However, the Court in St. Amant went on to declare mere good faith assertions by the publisher of his belief the defamatory statements were true will not ensure a favorable verdict where “the publisher’s allegations are so inherently improbable that only a reckless man would put them into circulation. Likewise, recklessness may be found where there are obvious reasons to doubt the veracity of the informant or the accuracy of his reports.” Id. at 390 U.S. 732, 88 S.Ct. at 1326, 20 L.Ed.2d at 268.
Viewed in light of these decisions, the facts of the case sub judice lead this Court inexorably to the conclusion the actions of the newspaper and O’Brien exhibited recklessness such as a jury might reasonably find to constitute actual malice.
Testifying at deposition, appellee O’Brien, the author of the helicopter report, stated he took his unnamed informant’s word for the accuracy of the information appellant was airlifted on election day by a coal company helicopter. O’Brien also testified he did not know whether the informant had ever provided him with information in the past, and O’Brien could not recall whether he had asked the informant any other questions about the information supplied. O’Brien further testified he did not call appellant or anyone else to confirm the report, although appellant had provided O’Brien with information in the past, O’Brien had always found appellant’s information to be reliable, and O’Brien knew how to contact appellant. Such careless journalistic procedure might still be afforded constitutional protection in a situation where the report was a “hot news” item and the need for immediate publication precluded attempts at verification of all questionable information. See Curran v. Philadelphia Newspapers, Inc., 376 Pa.Super. 508, 546 A.2d 639 (1988). However, four days elapsed between the date of appellant’s alleged helicopter campaigning and publication of the article in which it is mentioned, although the “Evening Herald” was published daily in the *181interim. In addition, appellees did not attempt to contact any person who may have been at a polling place visited by appellant to verify the report. Clearly, the “press of time” is inapplicable in this situation.

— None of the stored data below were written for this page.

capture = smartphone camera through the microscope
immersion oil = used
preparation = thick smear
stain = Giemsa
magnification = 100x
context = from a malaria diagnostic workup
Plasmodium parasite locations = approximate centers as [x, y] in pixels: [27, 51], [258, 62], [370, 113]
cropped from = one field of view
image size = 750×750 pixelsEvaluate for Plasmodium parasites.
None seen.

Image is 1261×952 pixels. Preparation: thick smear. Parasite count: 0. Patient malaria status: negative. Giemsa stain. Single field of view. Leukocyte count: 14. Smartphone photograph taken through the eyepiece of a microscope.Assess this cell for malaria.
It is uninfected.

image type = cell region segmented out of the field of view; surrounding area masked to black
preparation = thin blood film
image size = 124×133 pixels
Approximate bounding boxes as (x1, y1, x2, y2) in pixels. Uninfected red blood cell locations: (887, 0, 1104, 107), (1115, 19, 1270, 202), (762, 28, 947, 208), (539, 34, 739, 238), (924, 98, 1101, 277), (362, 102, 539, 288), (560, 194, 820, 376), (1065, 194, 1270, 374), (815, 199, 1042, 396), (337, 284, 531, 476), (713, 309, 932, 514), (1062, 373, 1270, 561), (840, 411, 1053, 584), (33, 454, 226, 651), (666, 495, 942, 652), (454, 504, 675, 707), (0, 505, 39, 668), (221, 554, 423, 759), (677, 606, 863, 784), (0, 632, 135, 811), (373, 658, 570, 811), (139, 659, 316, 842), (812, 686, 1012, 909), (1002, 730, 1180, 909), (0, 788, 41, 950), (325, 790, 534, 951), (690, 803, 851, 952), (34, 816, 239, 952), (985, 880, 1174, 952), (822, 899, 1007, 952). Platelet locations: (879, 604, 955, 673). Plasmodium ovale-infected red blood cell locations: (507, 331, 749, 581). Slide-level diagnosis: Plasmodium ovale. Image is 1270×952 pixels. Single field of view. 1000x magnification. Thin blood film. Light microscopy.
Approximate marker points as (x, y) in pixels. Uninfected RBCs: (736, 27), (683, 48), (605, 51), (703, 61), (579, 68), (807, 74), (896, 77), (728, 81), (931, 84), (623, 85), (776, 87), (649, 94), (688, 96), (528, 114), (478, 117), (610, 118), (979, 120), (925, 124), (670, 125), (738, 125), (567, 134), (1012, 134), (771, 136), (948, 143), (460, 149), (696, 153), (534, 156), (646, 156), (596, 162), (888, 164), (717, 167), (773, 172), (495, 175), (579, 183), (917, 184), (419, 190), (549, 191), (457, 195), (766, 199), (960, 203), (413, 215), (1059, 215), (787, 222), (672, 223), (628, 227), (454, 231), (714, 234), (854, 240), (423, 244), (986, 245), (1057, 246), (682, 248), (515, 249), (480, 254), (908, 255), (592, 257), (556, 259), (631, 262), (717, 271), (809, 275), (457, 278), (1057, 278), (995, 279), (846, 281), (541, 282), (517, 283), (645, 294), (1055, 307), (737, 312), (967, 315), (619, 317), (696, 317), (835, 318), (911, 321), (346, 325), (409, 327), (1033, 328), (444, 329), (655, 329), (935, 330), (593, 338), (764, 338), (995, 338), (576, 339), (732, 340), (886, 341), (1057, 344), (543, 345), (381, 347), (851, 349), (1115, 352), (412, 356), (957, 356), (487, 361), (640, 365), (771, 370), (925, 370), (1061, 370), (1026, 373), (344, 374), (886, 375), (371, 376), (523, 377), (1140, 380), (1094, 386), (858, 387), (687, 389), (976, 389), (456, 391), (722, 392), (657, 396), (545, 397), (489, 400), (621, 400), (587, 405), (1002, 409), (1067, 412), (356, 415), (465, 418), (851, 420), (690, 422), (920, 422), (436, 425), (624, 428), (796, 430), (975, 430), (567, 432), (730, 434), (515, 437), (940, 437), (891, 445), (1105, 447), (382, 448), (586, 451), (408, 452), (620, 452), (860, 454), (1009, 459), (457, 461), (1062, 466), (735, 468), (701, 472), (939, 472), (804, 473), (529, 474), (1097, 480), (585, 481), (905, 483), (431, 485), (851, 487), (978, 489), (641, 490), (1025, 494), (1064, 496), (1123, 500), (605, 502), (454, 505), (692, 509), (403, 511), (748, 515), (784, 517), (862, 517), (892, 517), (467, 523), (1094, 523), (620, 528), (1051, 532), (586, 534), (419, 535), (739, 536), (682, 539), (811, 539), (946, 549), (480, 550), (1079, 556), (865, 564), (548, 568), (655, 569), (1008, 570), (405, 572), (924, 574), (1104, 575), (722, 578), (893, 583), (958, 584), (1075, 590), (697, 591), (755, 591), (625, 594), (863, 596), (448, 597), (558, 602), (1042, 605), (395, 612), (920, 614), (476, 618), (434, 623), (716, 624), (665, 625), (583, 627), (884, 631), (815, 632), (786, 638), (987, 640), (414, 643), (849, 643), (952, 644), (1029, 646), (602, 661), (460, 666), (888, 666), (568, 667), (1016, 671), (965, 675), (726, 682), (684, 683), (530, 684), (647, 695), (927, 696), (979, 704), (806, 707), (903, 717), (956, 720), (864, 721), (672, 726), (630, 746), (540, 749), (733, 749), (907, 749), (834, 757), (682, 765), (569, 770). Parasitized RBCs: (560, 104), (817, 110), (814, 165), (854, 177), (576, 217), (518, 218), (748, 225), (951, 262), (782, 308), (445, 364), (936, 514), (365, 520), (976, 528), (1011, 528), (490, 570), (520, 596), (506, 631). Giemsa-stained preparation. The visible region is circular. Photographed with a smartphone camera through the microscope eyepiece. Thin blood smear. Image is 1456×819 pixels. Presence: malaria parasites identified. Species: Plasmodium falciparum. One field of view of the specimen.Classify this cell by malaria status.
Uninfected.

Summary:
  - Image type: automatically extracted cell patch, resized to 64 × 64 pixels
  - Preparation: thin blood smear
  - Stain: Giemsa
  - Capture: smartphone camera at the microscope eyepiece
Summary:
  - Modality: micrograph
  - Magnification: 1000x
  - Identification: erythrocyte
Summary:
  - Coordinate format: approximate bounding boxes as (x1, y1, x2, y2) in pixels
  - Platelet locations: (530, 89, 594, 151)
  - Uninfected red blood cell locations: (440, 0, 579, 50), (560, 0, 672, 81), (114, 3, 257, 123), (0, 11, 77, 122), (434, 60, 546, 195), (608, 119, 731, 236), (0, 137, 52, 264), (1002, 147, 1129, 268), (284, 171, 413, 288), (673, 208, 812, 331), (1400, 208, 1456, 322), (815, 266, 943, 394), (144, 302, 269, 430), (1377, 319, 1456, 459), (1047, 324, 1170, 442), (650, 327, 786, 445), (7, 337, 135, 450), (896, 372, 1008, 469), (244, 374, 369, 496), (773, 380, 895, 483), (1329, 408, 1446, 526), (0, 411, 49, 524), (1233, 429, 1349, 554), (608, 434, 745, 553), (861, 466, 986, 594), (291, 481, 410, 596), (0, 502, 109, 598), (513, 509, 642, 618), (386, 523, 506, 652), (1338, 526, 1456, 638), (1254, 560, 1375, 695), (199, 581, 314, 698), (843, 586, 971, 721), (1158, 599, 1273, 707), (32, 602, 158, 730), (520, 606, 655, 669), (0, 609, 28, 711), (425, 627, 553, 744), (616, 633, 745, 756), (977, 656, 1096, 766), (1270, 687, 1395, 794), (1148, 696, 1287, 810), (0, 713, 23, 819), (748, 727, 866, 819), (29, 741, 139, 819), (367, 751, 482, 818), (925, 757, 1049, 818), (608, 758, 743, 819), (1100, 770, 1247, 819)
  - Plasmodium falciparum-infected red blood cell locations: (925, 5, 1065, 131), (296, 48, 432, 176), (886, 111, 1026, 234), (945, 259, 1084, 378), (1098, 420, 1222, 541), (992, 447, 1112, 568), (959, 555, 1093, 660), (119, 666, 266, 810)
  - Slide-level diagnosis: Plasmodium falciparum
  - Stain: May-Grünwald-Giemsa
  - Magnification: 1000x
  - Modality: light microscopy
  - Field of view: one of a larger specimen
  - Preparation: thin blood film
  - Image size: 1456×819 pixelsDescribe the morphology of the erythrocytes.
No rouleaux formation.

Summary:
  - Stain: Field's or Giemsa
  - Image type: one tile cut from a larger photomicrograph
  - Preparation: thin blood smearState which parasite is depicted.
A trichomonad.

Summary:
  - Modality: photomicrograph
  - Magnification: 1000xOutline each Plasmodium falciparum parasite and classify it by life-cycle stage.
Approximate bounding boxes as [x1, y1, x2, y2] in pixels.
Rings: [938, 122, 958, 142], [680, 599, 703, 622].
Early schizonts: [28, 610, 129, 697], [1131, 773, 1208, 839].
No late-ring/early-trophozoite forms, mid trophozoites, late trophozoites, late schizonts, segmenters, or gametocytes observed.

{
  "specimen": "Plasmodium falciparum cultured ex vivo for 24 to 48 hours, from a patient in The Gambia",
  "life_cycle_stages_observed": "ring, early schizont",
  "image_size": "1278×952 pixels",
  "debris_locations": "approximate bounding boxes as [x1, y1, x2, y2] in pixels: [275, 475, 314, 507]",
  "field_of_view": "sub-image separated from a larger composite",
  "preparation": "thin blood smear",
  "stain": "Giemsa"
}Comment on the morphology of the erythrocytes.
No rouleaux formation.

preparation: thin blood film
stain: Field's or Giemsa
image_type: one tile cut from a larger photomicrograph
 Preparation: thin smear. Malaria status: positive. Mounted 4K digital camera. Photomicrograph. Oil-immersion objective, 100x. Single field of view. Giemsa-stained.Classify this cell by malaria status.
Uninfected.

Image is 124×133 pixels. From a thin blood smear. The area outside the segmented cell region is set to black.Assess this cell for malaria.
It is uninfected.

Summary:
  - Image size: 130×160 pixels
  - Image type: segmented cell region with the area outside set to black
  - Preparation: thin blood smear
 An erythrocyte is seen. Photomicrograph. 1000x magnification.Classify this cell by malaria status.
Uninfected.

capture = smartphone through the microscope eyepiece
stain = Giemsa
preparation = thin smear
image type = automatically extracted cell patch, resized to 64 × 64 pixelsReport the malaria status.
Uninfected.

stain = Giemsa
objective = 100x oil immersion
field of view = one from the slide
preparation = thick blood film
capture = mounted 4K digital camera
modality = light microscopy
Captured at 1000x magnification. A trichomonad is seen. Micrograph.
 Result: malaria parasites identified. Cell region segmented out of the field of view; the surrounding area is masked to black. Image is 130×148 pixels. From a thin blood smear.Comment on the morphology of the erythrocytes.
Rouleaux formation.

We find it highly unlikely despite the deposition assertions by O’Brien and Joseph Wallace, publisher of the newspaper, that they did not attach any particular import to the article they were publishing, or the significance it might have to readers of the newspaper. Detached by time and distance from the article, the impact of a report that an incumbent union official campaigning for reelection was transported from polling place to polling place by a coal company helicopter is still not lost on us. Nonetheless, Wallace testified as a son of a coal miner and a long-time spectator to union-management affairs in that part of the state, he had no opinion as to whether the alleged conduct of appellant speaks well or ill of him as a candidate for union office. O’Brien testified although he considered the report newsworthy, he did not attach any importance to it. O’Brien testified he felt the newsworthiness of the report sprang solely from the fact appellant was using modern means of transportation for campaigning, and not any implicit support for appellant by coal mine operators. In an area dominated by the anthracite coal industry and punctuated by rancorous union-management relations, the disingenuousness of these remarks approaches the incredible.
For these reasons, we find the newspaper’s allegations so inherently improbable appellees have come close to “willfully blinding” themselves to the falsity of the report. DiSalle v. P.G. Publishing Co., 375 Pa.Super. 510, 520, 544 A.2d 1345, 1350 (1988). We also follow the test set forth in Frisk v. News Co., 361 Pa.Super. 536, 523 A.2d 347 (1986), to find appellees’ June 13, 1981 article marked by clear departures from acceptable journalistic procedures: (1) the utter lack of adequate pre-publication investigation; (2) the use of wholly speculative accusatory inferences; and (3) the failure to utilize or employ effective editorial review. Id., 361 Pa.Superior Ct. at 544, 523 A.2d at 351. Therefore, as *182we find “there appears a genuine issue of fact from which a jury could reasonably find actual malice with convincing clarity,” Brophy, supra, 281 Pa.Super. at 595, 422 A.2d at 632, we reverse the Order of the trial court granting summary judgment on the issue of the June 13, 1981 “Evening Herald” article. As a result, we will not discuss this appeal in terms of appellant’s suggested application of the Shield Law, 42 Pa.C.S. § 5942(a).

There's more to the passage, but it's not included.